Roger Waters The Wall 2010 Neden?

Yakın zamanda 22 yıl önce kendi yaptığım bir açıklamayı fark ettim: ”Benim merak ettiğim şey şu kültürümüzdeki iletişim teknolojisi bizim aydınlanmamıza ve birbirimizi daha iyi anlamamıza mı yardım edecek yoksa bizi ayırmaya mı?”

İnanıyorum ki bu son derece önemli bir sorudur ve soracak jürimiz de yok. İnternette çok büyük bir ticari karmaşa ve çok büyük oranda da propaganda bulunuyor, ancak bu görünen yüzeyin altında karşılıklı iletişim ve anlayış taban kazanıyor.
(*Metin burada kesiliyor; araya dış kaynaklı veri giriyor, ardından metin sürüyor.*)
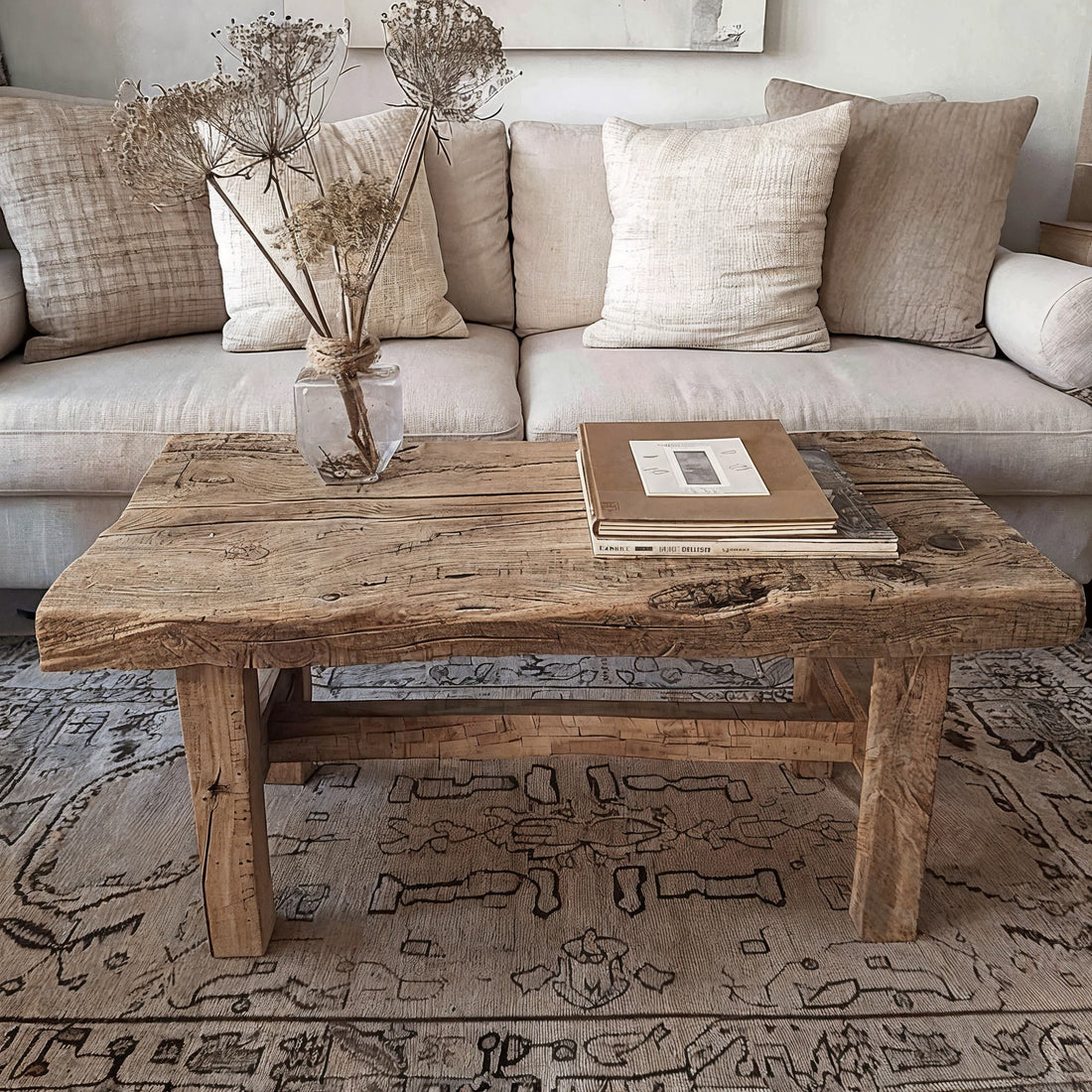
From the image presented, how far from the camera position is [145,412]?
1919mm

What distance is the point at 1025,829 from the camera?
1529mm

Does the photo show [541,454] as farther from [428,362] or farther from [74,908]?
[74,908]

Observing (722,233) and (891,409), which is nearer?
(891,409)

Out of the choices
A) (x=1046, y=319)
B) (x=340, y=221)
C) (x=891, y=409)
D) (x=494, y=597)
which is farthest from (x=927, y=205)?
(x=494, y=597)

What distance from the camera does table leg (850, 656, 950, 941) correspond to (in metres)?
1.19

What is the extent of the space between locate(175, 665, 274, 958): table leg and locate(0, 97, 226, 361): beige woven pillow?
1268mm

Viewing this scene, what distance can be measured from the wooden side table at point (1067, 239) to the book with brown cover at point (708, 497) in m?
1.40

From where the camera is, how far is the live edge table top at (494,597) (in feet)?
3.60

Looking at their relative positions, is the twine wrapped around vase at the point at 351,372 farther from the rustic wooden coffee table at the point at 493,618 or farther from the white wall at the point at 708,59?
the white wall at the point at 708,59

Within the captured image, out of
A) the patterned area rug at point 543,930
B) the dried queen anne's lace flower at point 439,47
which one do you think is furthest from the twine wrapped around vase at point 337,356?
the patterned area rug at point 543,930

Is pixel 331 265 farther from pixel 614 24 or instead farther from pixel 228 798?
pixel 228 798

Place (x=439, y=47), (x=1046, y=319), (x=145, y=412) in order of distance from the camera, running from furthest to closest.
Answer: (x=1046, y=319) < (x=145, y=412) < (x=439, y=47)

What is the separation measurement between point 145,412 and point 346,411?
72 centimetres

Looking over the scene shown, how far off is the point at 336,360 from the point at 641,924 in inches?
32.4
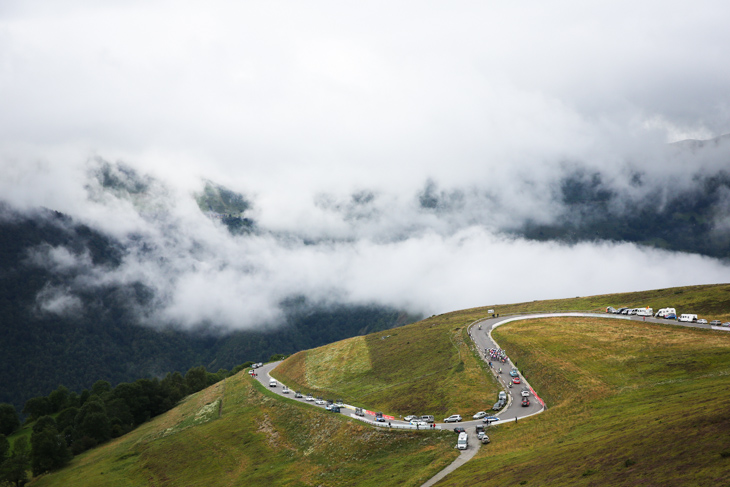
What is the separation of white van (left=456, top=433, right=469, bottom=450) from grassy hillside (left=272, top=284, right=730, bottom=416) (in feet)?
46.4

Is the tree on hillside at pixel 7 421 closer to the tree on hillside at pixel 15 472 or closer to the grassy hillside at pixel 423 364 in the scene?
the tree on hillside at pixel 15 472

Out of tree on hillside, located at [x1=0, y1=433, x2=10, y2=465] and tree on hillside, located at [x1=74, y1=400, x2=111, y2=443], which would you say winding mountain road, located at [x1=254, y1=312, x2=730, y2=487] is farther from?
tree on hillside, located at [x1=0, y1=433, x2=10, y2=465]

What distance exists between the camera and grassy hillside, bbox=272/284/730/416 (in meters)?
96.8

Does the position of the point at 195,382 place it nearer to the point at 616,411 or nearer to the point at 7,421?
the point at 7,421

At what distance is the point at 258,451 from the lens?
94.9 meters

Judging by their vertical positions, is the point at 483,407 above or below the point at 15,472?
below

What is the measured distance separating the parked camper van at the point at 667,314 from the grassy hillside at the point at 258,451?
7782cm

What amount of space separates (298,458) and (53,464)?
81.6 metres

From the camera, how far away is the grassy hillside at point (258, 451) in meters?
73.8

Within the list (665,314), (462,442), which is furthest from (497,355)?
(665,314)

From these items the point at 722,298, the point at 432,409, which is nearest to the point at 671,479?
the point at 432,409

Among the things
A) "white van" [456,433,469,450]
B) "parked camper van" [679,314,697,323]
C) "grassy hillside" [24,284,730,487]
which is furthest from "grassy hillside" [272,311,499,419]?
"parked camper van" [679,314,697,323]

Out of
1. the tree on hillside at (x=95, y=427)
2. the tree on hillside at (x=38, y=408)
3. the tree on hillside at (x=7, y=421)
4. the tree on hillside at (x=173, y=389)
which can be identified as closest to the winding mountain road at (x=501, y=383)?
the tree on hillside at (x=173, y=389)

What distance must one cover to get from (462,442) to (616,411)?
23308 millimetres
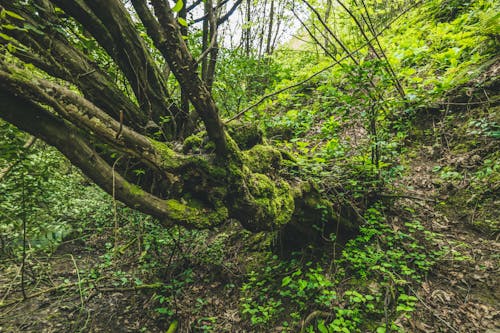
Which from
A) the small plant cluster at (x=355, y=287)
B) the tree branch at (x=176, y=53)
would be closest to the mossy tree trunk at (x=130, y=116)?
the tree branch at (x=176, y=53)

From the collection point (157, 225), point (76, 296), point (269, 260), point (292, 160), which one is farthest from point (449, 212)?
point (76, 296)

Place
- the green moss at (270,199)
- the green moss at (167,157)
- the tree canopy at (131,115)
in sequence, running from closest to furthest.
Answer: the tree canopy at (131,115) → the green moss at (167,157) → the green moss at (270,199)

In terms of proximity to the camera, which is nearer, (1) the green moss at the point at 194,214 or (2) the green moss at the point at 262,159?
(1) the green moss at the point at 194,214

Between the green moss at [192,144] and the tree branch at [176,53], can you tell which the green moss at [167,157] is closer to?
the green moss at [192,144]

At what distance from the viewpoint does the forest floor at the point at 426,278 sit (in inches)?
117

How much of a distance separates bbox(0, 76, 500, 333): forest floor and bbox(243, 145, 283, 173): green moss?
2029mm

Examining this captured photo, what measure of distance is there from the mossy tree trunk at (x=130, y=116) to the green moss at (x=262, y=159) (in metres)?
0.01

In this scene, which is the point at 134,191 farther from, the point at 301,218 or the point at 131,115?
the point at 301,218

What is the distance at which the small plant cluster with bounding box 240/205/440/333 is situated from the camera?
2996 mm

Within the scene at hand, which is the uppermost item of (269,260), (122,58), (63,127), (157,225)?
(122,58)

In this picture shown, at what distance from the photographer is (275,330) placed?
343 cm

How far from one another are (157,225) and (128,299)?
4.44 feet

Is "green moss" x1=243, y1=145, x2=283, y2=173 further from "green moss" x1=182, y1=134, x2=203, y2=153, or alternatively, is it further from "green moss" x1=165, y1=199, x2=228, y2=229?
"green moss" x1=165, y1=199, x2=228, y2=229

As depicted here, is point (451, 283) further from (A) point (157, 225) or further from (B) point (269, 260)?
(A) point (157, 225)
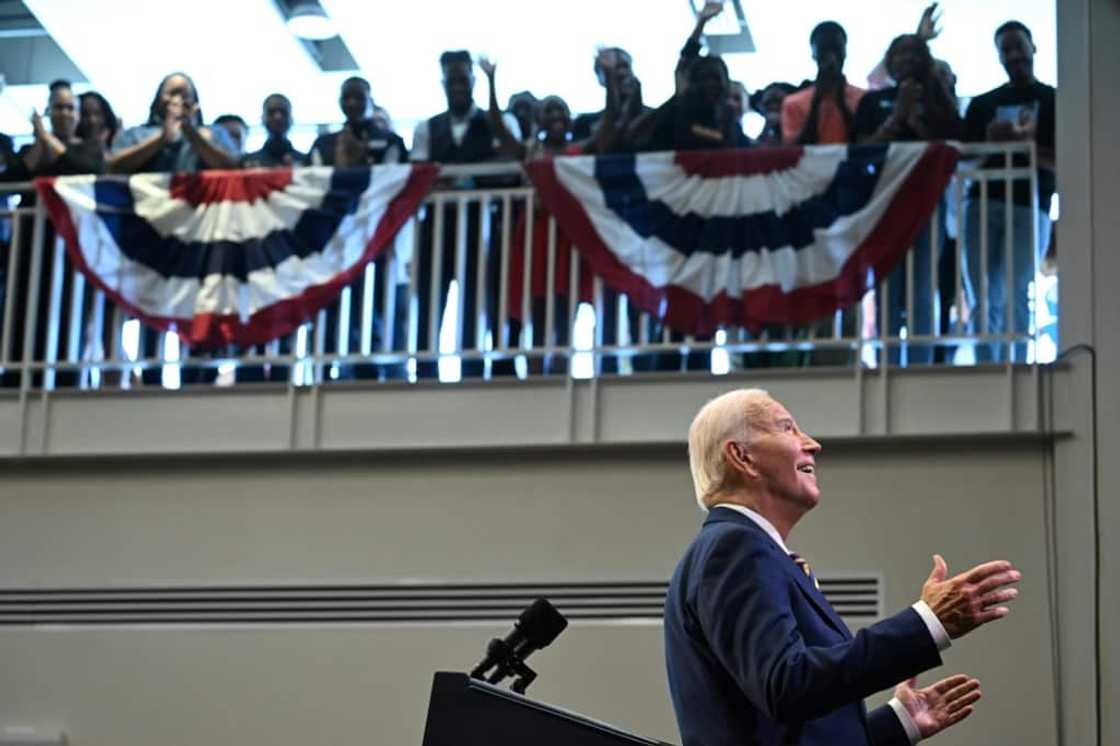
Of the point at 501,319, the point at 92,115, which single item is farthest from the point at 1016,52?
the point at 92,115

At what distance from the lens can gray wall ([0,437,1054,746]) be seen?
6551 millimetres

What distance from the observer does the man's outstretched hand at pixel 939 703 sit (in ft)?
10.7

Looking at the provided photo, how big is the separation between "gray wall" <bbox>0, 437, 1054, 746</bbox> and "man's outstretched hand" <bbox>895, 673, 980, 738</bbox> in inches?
125

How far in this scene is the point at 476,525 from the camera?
693 centimetres

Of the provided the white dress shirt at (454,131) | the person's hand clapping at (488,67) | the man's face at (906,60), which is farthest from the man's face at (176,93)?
the man's face at (906,60)

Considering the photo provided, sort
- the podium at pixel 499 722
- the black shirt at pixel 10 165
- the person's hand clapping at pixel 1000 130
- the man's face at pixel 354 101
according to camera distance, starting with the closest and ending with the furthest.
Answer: the podium at pixel 499 722
the person's hand clapping at pixel 1000 130
the man's face at pixel 354 101
the black shirt at pixel 10 165

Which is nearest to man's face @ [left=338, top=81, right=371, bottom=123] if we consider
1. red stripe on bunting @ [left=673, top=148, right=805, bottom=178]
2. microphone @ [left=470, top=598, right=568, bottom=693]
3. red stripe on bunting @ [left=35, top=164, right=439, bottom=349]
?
red stripe on bunting @ [left=35, top=164, right=439, bottom=349]

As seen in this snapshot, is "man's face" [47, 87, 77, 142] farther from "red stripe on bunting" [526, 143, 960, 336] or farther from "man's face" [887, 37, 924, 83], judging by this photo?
"man's face" [887, 37, 924, 83]

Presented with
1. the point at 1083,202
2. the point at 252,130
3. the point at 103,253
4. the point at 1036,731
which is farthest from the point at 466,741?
the point at 252,130

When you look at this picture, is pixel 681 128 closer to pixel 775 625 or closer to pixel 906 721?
pixel 906 721

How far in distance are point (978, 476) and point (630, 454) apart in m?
1.20

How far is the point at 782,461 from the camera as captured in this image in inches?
128

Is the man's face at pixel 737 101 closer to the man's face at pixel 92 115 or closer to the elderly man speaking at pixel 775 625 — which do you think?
the man's face at pixel 92 115

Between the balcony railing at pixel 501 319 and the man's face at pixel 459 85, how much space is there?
308 mm
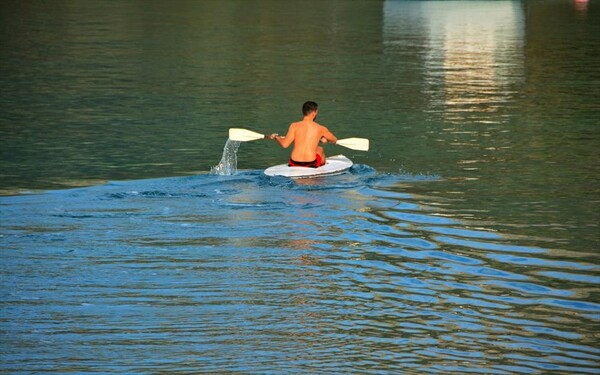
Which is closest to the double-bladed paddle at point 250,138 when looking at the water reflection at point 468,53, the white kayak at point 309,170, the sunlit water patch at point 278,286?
the white kayak at point 309,170

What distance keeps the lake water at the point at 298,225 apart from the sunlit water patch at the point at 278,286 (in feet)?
0.11

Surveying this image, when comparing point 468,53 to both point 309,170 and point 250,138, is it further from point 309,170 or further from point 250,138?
point 309,170

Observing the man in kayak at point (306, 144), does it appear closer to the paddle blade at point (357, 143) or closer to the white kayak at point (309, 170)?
the white kayak at point (309, 170)

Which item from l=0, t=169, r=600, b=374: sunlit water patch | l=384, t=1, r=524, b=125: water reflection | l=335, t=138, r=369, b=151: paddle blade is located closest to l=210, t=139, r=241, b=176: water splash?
l=0, t=169, r=600, b=374: sunlit water patch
Bloglamayı, twitlemeyi, iletişimi ve fikir paylaşımlarını daima açık tutmalıyız.

30 Yıl önce ben The Wall’u yazdığımda korkmuş bir gençtim. Tamam belki o kadar genç değil 36 idim.

Korkularımı yenmem çok uzun bir zaman aldı. Her neyse geçen zaman içinde korku ve kaybettiklerim sonucu kaçınılmaz şekilde yaşadığım ialaya alınma, utanma ve cezalandırılma hikayesi aslında çok daha geniş bir anlam taşıyan allegori de taşıyordu: Milliyetçilik, ırkçılık, cinsiyetçilik, din, yada herneyse! Tüm bu konular ve “izm”ler benim gençliğimde yaşadığım korkularla aynı kökten besleniyordu.

Bu yeni The Wall prodüksiyonu dünyanın mevcut durumuyla ilgili benzerlikleri anlatmaya ve arada geçen yıllarda kaybedilen masumiyeti vurgulamaya adandı.

Bugün hala bazı çevrelerde, sohbetlerde, insanlar arası ilişkilerde daha cömert, daha işbirlikçi ve birbirleri ile daha empatik ilşikiler geliştirlebilmesi konusuna alaycı bir yaklaşım mevcuttur.

Ben buna katılmıyorum.

Bana göre aslında çok genç varlıklar olduğumuz için böyle bir sonuca varmak için henüz çok erken. İnanıyorum ki en azından kendi kendimizi yiye yiye kanıksadığımız korkularımızdan daha fazla birşeyler yapabilme şansımız var. Korkularından arınmış bir sanatçı olarak başkalarına da korkularından kurtulabilmek için benzer umut ve cesaret vermenin görevim olduğunu hissediyorum. O büyük adamdan alıntı yapmam gerekirse, ” Bana hayalci diyebilirsiniz, ama yalnız değilim – John Lennon.”